Foucault a poursuivi en affirmant que le principe Panopticon ne se limitait pas à l'application dans la conception de la prison. En fait, il a soutenu que le système que Bentham s'efforçait de perfectionner était une métaphore appropriée pour de nombreux types d'organisations et de structures sociales différentes: les écoles, les usines et les gouvernements, par exemple.

Maintenant nous vivons à une époque où la technologie moderne a rendu simple un Panopticon puissant tel que celui imaginé par Bentham et que Foucault a décrié, mais les gardiens ne sont plus gardiens de prison salariés assis à l'intérieur des tourelles murées ou des salles de contrôle. . Le monde est devenu une matrice étroite de caméras de surveillance, allant des caméras aux feux rouges aux intersections aux moniteurs de vidéosurveillance dans les garages de stationnement, les ascenseurs, les bâtiments gouvernementaux, les guichets automatiques et les centres commerciaux. Il est douteux que ceux d'entre nous qui vivent dans les villes puissent passer une journée moyenne sans apparaître comme une image vacillante sur un écran quelque part. Dans une certaine mesure, nous acceptons cela comme un mal nécessaire, invoquant le besoin de protection et de sécurité dans un monde qui a peut-être plus que sa juste part de non-goodniks. Mais l'omniprésence de ces caméras de surveillance affecte nos sentiments et nos émotions au quotidien, et pas nécessairement d'une manière positive. Ces caméras nous rendent-elles nécessairement plus sûres ou nous alertent-elles de la possibilité d'un danger là où il n'y en a peut-être pas?

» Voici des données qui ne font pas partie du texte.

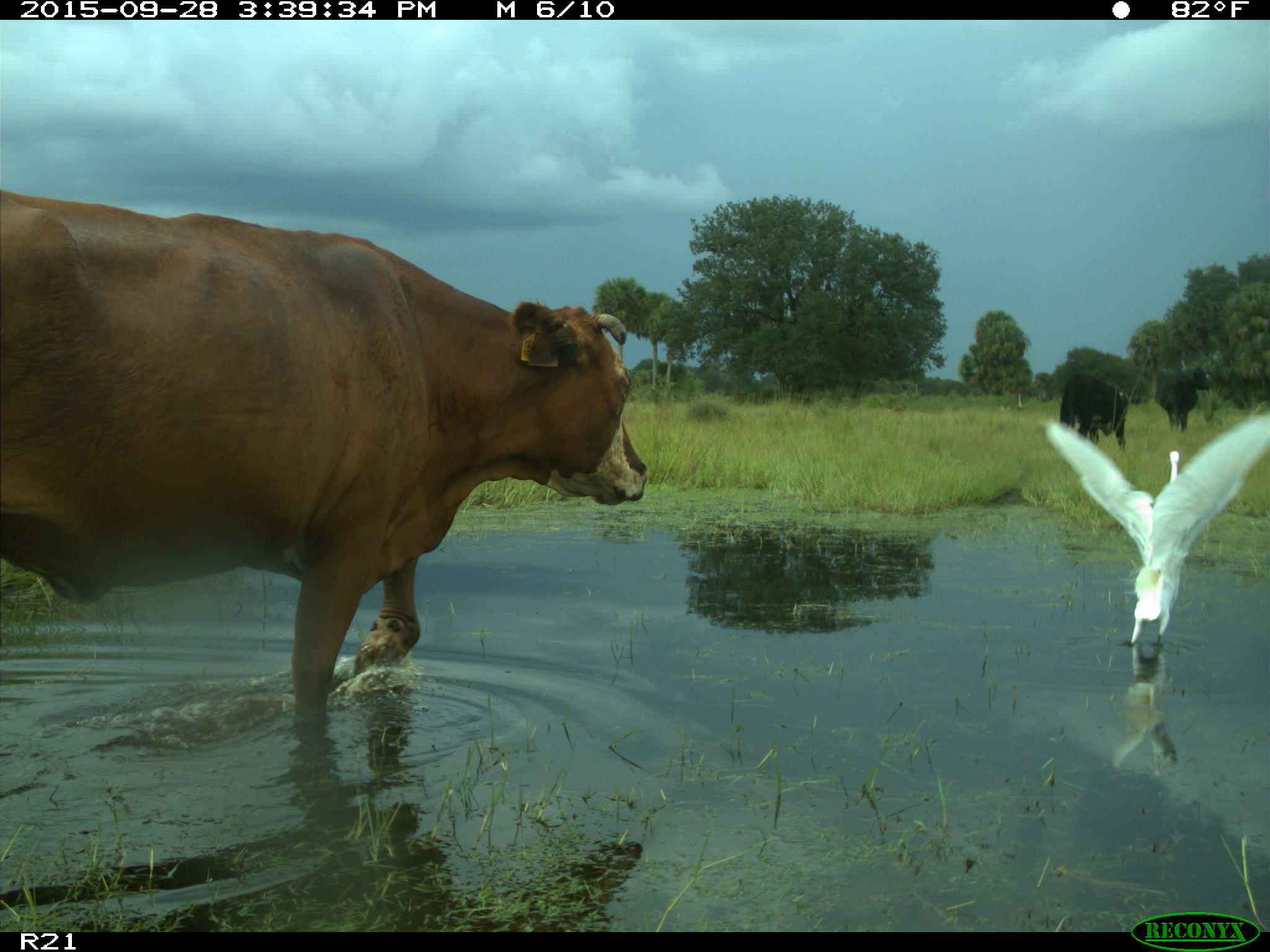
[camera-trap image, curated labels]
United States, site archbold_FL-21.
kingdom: Animalia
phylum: Chordata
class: Mammalia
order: Artiodactyla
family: Bovidae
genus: Bos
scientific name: Bos taurus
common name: domestic cow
Bos taurus (domestic cow).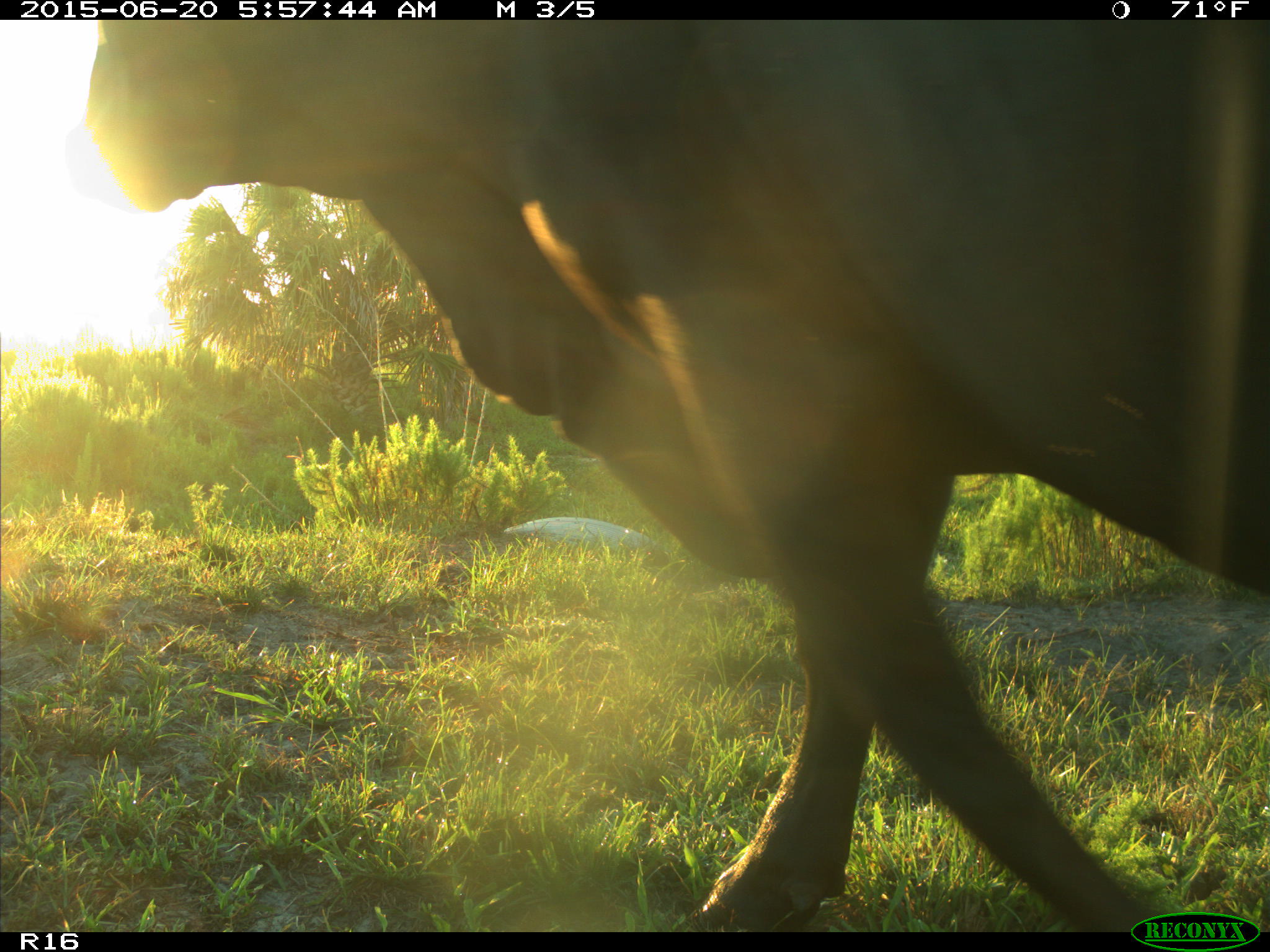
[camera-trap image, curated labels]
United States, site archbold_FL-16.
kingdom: Animalia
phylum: Chordata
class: Mammalia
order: Artiodactyla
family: Bovidae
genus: Bos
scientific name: Bos taurus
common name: domestic cow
Bos taurus (domestic cow).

Qui plus est, il peut y avoir une ironie perverse dans la popularité rampante des réseaux sociaux électroniques tels que Facebook et Twitter. Beaucoup d'entre nous utilisent quotidiennement ces outils pour promouvoir une entreprise, rester en contact avec des amis, mais souvent simplement pour placer des marqueurs visibles dans le monde indiquant nos allées et venues, nos mouvements, nos activités et nos pensées. Et il ne fait aucun doute qu'il y a une certaine valeur à cela – je suis aussi accro à mes mises à jour Facebook et mes recherches sur Twitter que la prochaine personne. Ou peut-être, je suis même un peu en avance sur la courbe … Mais il vaut la peine de penser que le même outil que Bentham a prescrit pour le contrôle des prisonniers en prison est celui que nous avons perfectionné en utilisant Internet. Beaucoup d'entre nous construisons un «état de visibilité consciente et permanente» pour nous-mêmes, et cela ne semble pas être involontaire. De notre propre gré, nous construisons des Panopticons personnels. Les murs physiques qui nous entourent et nous donnent refuge et intimité ont été rendus complètement transparents par notre propre utilisation de nos ordinateurs et de nos smartphones. Ce développement me remplit à la fois de fascination et d'alarme, et bien que je ne sois pas totalement ignorant de la raison de cette situation, je ne suis pas encore prêt à tout mettre en mots. Les idées sont toujours en train d'éclore.

Mais voici ce que je pense être important à ce sujet: Une grande partie de la psychologie du design traite de la compréhension de la façon dont les limites du monde construit influencent le comportement et la pensée. Nous commençons à comprendre à partir des enquêtes de terrain et de laboratoire comment ce que vous pouvez voir et où vous pouvez aller influence votre état mental. Mais maintenant, en vertu des minuscules appareils tenus à la main qui semblent rarement laisser nos mains, nos poches ou nos sacs à main, la signification même de ces limites physiques a été intégralement transformée. Pour le meilleur ou pour le pire, nous semblons avoir perforé toutes nos parois physiques avec du silicium, des électrons et des ondes RF. Dans le processus, nous avons complètement transformé de nombreuses règles qui régissent les relations entre notre esprit et l'espace physique. Maintenant, plus que jamais, nous pouvons construire des espaces simplement en les imaginant et en les mettant en place avec nos appareils portatifs. L'architecture, le design et la psychologie environnementale ne peuvent plus jamais être les mêmes.